• Instructions to follow: Arrange the material below as a two-column CSV headed input and output. Give each text its own row with its answer in the output column, quote every field, and replace line breaks with spaces.

▬▬▬

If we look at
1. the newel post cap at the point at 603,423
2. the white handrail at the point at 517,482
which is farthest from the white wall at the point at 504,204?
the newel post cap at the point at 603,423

▬▬▬

• Completed task:
input,output
"If we look at 1. the newel post cap at the point at 603,423 2. the white handrail at the point at 517,482 which is farthest from the white wall at the point at 504,204?","the newel post cap at the point at 603,423"